▶ [Aim of the task]:
Please reproduce every one of the rows below word for word, leaving each line unchanged.

[Dataset rows]
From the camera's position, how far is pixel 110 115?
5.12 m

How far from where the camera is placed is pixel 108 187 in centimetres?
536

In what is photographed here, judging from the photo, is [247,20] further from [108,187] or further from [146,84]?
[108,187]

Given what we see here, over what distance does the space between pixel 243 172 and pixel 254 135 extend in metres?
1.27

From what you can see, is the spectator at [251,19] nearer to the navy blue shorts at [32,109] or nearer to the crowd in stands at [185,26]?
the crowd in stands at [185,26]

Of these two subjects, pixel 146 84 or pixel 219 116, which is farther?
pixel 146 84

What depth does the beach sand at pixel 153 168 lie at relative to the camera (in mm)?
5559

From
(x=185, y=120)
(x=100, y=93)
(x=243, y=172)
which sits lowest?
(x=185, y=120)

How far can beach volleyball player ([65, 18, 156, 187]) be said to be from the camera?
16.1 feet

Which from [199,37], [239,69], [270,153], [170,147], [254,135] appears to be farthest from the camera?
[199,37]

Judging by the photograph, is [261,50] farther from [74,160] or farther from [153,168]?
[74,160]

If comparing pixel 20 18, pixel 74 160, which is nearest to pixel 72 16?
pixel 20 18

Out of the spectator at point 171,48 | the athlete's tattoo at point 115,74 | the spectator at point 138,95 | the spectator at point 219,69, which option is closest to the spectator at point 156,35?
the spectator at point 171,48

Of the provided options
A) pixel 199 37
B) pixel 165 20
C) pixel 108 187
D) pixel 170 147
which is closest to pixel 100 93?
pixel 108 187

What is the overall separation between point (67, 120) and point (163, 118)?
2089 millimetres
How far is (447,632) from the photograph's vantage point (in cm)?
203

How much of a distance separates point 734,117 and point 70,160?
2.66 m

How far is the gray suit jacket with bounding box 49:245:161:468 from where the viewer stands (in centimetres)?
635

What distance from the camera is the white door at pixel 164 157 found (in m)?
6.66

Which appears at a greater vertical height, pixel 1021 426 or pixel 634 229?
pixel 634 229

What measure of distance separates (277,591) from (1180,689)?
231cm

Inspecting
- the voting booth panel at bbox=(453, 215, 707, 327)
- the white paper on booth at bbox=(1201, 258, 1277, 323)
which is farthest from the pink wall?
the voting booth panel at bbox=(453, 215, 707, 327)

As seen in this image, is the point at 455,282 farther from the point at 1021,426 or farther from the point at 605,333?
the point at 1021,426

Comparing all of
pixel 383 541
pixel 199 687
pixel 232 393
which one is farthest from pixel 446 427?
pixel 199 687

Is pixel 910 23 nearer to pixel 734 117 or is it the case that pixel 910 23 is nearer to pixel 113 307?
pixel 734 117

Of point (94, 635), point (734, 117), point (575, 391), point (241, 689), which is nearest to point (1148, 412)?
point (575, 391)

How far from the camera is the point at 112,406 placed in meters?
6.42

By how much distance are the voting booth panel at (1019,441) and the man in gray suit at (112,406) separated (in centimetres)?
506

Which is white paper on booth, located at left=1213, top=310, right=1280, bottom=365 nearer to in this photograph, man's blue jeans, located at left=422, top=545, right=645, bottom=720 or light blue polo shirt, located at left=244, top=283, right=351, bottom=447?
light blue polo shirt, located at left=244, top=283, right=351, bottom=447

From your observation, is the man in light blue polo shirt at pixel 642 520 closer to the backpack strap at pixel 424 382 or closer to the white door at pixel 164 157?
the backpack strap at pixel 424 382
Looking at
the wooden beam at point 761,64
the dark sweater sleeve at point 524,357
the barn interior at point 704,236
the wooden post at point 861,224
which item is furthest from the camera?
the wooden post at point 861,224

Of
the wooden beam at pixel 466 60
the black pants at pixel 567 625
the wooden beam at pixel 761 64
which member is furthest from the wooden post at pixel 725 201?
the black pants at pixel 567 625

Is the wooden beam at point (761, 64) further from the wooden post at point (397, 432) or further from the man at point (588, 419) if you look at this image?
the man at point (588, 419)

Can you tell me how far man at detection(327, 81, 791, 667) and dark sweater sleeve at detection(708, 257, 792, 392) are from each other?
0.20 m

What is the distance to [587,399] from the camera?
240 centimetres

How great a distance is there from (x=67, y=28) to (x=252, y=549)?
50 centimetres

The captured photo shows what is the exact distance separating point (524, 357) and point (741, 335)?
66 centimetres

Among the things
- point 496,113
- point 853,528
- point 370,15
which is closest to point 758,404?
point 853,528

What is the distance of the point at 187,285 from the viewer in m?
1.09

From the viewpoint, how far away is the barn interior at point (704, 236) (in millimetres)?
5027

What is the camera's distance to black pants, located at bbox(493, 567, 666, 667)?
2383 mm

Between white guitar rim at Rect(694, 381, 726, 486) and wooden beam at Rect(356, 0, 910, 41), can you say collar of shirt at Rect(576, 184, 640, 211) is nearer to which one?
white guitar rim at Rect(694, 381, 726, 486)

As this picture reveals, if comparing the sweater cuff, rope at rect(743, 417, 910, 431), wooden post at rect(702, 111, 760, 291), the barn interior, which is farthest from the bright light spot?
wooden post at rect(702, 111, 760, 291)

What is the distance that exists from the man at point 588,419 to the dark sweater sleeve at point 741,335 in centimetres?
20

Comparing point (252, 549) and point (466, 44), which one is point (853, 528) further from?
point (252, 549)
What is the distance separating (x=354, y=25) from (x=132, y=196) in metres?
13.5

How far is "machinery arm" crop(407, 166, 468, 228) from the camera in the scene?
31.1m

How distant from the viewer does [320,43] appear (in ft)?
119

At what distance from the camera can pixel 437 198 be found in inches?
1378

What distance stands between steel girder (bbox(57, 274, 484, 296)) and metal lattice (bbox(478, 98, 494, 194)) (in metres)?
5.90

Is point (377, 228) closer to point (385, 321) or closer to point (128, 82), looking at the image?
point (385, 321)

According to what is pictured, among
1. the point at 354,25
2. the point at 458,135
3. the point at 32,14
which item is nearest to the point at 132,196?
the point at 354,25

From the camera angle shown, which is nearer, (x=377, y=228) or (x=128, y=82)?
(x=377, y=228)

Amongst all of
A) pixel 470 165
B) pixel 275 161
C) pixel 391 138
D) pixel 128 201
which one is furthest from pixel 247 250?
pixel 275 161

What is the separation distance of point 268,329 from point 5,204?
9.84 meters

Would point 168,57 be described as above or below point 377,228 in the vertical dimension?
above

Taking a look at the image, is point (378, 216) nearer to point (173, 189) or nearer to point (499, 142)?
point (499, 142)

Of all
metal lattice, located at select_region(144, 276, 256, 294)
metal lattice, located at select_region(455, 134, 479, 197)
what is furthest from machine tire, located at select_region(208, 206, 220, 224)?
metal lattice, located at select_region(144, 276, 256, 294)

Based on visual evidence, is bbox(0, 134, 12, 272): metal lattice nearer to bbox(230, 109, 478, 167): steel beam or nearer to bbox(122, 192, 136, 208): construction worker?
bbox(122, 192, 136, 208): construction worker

▶ [Written answer]:
From the camera's position, how far is pixel 110 115?
5.12 m

How far from where the camera is placed is pixel 108 187 in centimetres?
536

In what is photographed here, judging from the photo, is [247,20] further from [108,187] or further from [146,84]?
[108,187]

Given what we see here, over what distance does the space between pixel 243 172 and pixel 254 135 extend in metres?
1.27

From what you can see, is the spectator at [251,19] nearer to the navy blue shorts at [32,109] or nearer to the crowd in stands at [185,26]?
the crowd in stands at [185,26]

Of these two subjects, pixel 146 84 or pixel 219 116, which is farther?
pixel 146 84

What depth does the beach sand at pixel 153 168 lie at relative to the camera (in mm)?
5559

From
(x=185, y=120)
(x=100, y=93)
(x=243, y=172)
which sits lowest?
(x=185, y=120)

How far can beach volleyball player ([65, 18, 156, 187]) be said to be from the camera?
16.1 feet

Which from [199,37], [239,69], [270,153], [170,147], [254,135] appears to be farthest from the camera?
[199,37]

Judging by the photograph, is [261,50] farther from [74,160] or farther from [153,168]?
[74,160]

If comparing pixel 20 18, pixel 74 160, which is nearest to pixel 72 16?
pixel 20 18

Out of the spectator at point 171,48 | the athlete's tattoo at point 115,74 | the spectator at point 138,95 | the spectator at point 219,69, which option is closest to the spectator at point 156,35?
the spectator at point 171,48

Of the provided options
A) pixel 199 37
B) pixel 165 20
C) pixel 108 187
D) pixel 170 147
which is closest to pixel 100 93?
pixel 108 187

What is the overall separation between point (67, 120) and point (163, 118)?
2089 millimetres
How far is (447,632) from the photograph's vantage point (in cm)?
203

How much of a distance separates point 734,117 and point 70,160?
2.66 m

How far is the gray suit jacket with bounding box 49:245:161:468 from where the viewer stands (in centimetres)?
635

What distance from the camera is the white door at pixel 164 157 found (in m)?
6.66

Which appears at a greater vertical height, pixel 1021 426 or pixel 634 229?
pixel 634 229

What measure of distance separates (277,591) from (1180,689)?
231cm

Inspecting
- the voting booth panel at bbox=(453, 215, 707, 327)
- the white paper on booth at bbox=(1201, 258, 1277, 323)
which is farthest from the pink wall?
the voting booth panel at bbox=(453, 215, 707, 327)

As seen in this image, is the point at 455,282 farther from the point at 1021,426 or farther from the point at 605,333?
the point at 1021,426

Comparing all of
pixel 383 541
pixel 199 687
pixel 232 393
which one is farthest from pixel 446 427?
pixel 199 687

Is pixel 910 23 nearer to pixel 734 117 or is it the case that pixel 910 23 is nearer to pixel 113 307?
pixel 734 117

Of point (94, 635), point (734, 117), point (575, 391), point (241, 689), which is nearest to point (1148, 412)?
point (575, 391)

How far from the camera is the point at 112,406 placed in meters?
6.42

By how much distance are the voting booth panel at (1019,441) and the man in gray suit at (112,406) separated (in centimetres)?
506

Which is white paper on booth, located at left=1213, top=310, right=1280, bottom=365 nearer to in this photograph, man's blue jeans, located at left=422, top=545, right=645, bottom=720 or light blue polo shirt, located at left=244, top=283, right=351, bottom=447?
light blue polo shirt, located at left=244, top=283, right=351, bottom=447

From your observation, is the man in light blue polo shirt at pixel 642 520 closer to the backpack strap at pixel 424 382 or closer to the white door at pixel 164 157?
the backpack strap at pixel 424 382
Looking at
the wooden beam at point 761,64
the dark sweater sleeve at point 524,357
the barn interior at point 704,236
the wooden post at point 861,224
which item is furthest from the camera?
the wooden post at point 861,224

Of
the wooden beam at pixel 466 60
the black pants at pixel 567 625
the wooden beam at pixel 761 64
which member is furthest from the wooden post at pixel 725 201?
the black pants at pixel 567 625

Is the wooden beam at point (761, 64) further from the wooden post at point (397, 432) or further from the man at point (588, 419) if you look at this image?
the man at point (588, 419)

Can you tell me how far man at detection(327, 81, 791, 667) and dark sweater sleeve at detection(708, 257, 792, 392) are from each other?
0.20 m

What is the distance to [587,399] from the camera?
240 centimetres

How great a distance is there from (x=67, y=28) to (x=252, y=549)?
50 centimetres

The captured photo shows what is the exact distance separating point (524, 357) and point (741, 335)?
66 centimetres

Among the things
- point 496,113
- point 853,528
- point 370,15
which is closest to point 758,404?
point 853,528

What is the distance of the point at 187,285 from the viewer in m?
1.09

From the viewpoint, how far away is the barn interior at point (704, 236) (in millimetres)?
5027

What is the camera's distance to black pants, located at bbox(493, 567, 666, 667)?
2383 mm

Between white guitar rim at Rect(694, 381, 726, 486) and wooden beam at Rect(356, 0, 910, 41), can you say collar of shirt at Rect(576, 184, 640, 211) is nearer to which one?
white guitar rim at Rect(694, 381, 726, 486)

As this picture reveals, if comparing the sweater cuff, rope at rect(743, 417, 910, 431), wooden post at rect(702, 111, 760, 291), the barn interior, which is farthest from the bright light spot?
wooden post at rect(702, 111, 760, 291)

What is the distance that exists from the man at point 588,419 to the dark sweater sleeve at point 741,335 in centimetres?
20

Comparing point (252, 549) and point (466, 44), which one is point (853, 528) further from?
point (252, 549)
What is the distance separating (x=354, y=25) from (x=132, y=196) in metres?
13.5

How far is "machinery arm" crop(407, 166, 468, 228) from the camera in the scene?
31.1m

How distant from the viewer does [320,43] appear (in ft)?
119

At what distance from the camera can pixel 437 198 be found in inches?
1378

What distance stands between steel girder (bbox(57, 274, 484, 296)) and metal lattice (bbox(478, 98, 494, 194)) (in metres)?
5.90

Is point (377, 228) closer to point (385, 321) or closer to point (128, 82), looking at the image?
point (385, 321)

According to what is pictured, among
1. the point at 354,25
2. the point at 458,135
3. the point at 32,14
which item is nearest to the point at 132,196?
the point at 354,25

From the camera angle shown, which is nearer, (x=377, y=228) or (x=128, y=82)?
(x=377, y=228)

Amongst all of
A) pixel 470 165
B) pixel 275 161
C) pixel 391 138
D) pixel 128 201
which one is furthest from pixel 247 250?
pixel 275 161

What is the separation distance of point 268,329 from point 5,204?
9.84 meters

Would point 168,57 be described as above or below point 377,228 in the vertical dimension?
above

Taking a look at the image, is point (378, 216) nearer to point (173, 189) or nearer to point (499, 142)?
point (499, 142)

Of all
metal lattice, located at select_region(144, 276, 256, 294)
metal lattice, located at select_region(455, 134, 479, 197)
what is furthest from machine tire, located at select_region(208, 206, 220, 224)?
metal lattice, located at select_region(144, 276, 256, 294)

Based on visual evidence, is bbox(0, 134, 12, 272): metal lattice nearer to bbox(230, 109, 478, 167): steel beam or nearer to bbox(122, 192, 136, 208): construction worker?
bbox(122, 192, 136, 208): construction worker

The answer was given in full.